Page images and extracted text
--*--

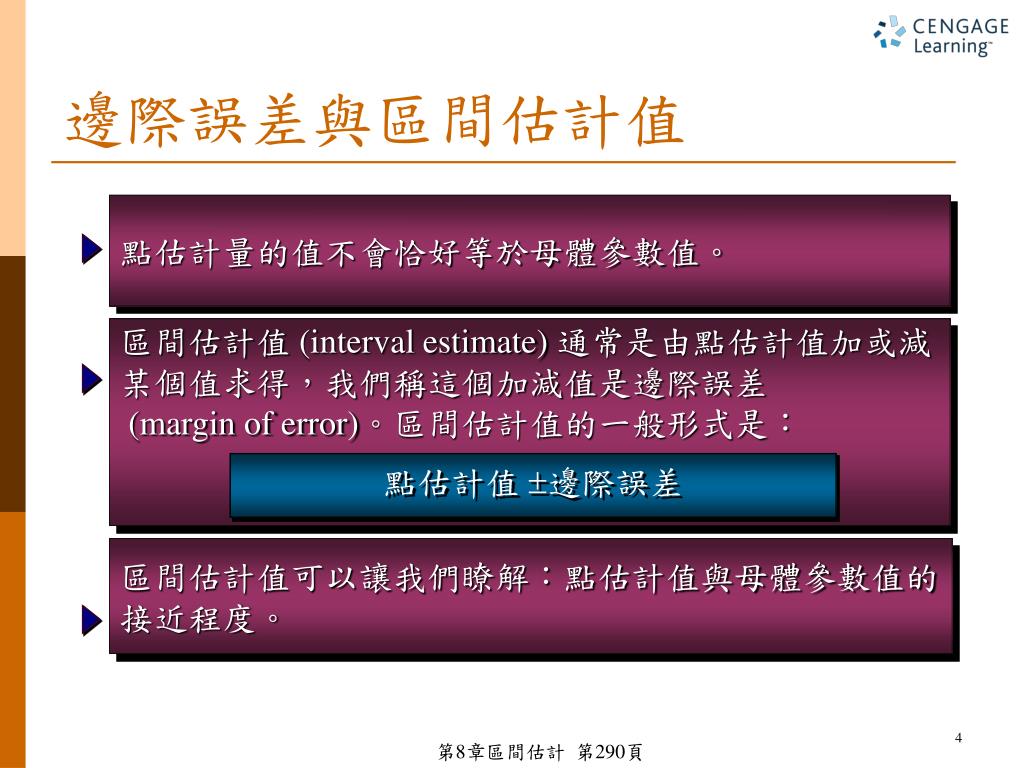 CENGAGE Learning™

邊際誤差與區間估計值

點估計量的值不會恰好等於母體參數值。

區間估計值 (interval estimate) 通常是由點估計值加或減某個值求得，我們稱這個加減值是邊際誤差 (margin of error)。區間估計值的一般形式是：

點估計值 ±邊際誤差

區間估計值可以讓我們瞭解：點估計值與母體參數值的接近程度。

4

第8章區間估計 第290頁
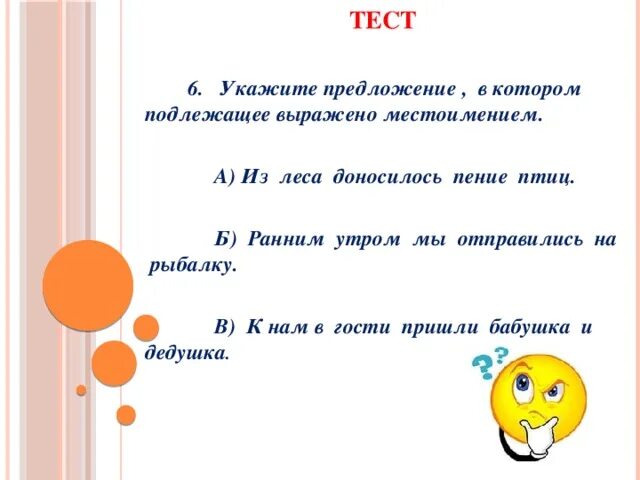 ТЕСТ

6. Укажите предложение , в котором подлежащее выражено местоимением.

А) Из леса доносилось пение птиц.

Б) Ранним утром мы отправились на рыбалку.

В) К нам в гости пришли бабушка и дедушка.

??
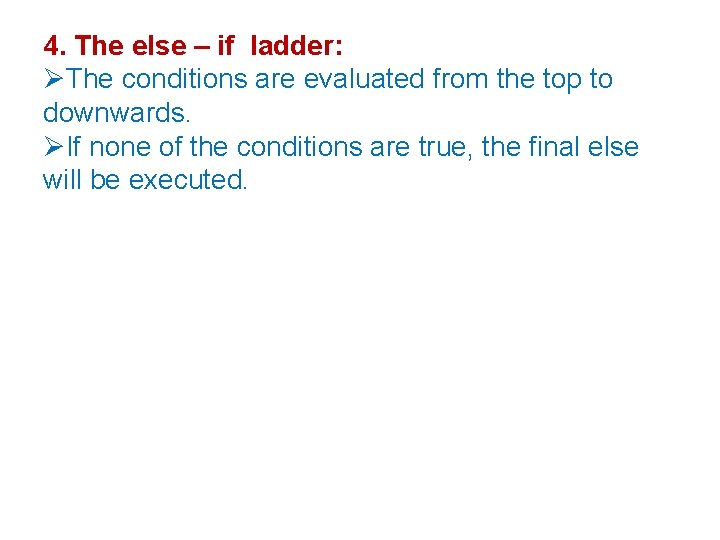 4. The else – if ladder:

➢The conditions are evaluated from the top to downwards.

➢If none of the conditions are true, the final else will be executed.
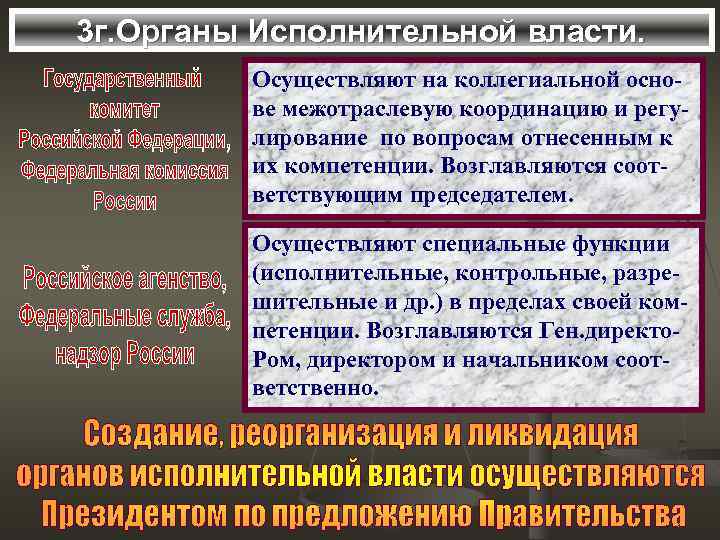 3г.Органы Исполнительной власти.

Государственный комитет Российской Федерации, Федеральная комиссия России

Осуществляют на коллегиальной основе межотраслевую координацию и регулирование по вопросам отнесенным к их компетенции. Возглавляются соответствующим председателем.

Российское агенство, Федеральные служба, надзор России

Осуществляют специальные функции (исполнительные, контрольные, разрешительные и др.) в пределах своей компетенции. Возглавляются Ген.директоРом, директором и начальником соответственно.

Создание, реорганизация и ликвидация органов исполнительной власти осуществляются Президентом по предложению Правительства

--*--

Your instructions: Give back, word for word, only the lines above from the line holding "Российское агенство, Федеральные" to the line holding "Осуществляют специальные функции", both included.

Reply:
Российское агенство, Федеральные служба, надзор России

Осуществляют специальные функции (исполнительные, контрольные, разрешительные и др.) в пределах своей компетенции. Возглавляются Ген.директоРом, директором и начальником соответственно.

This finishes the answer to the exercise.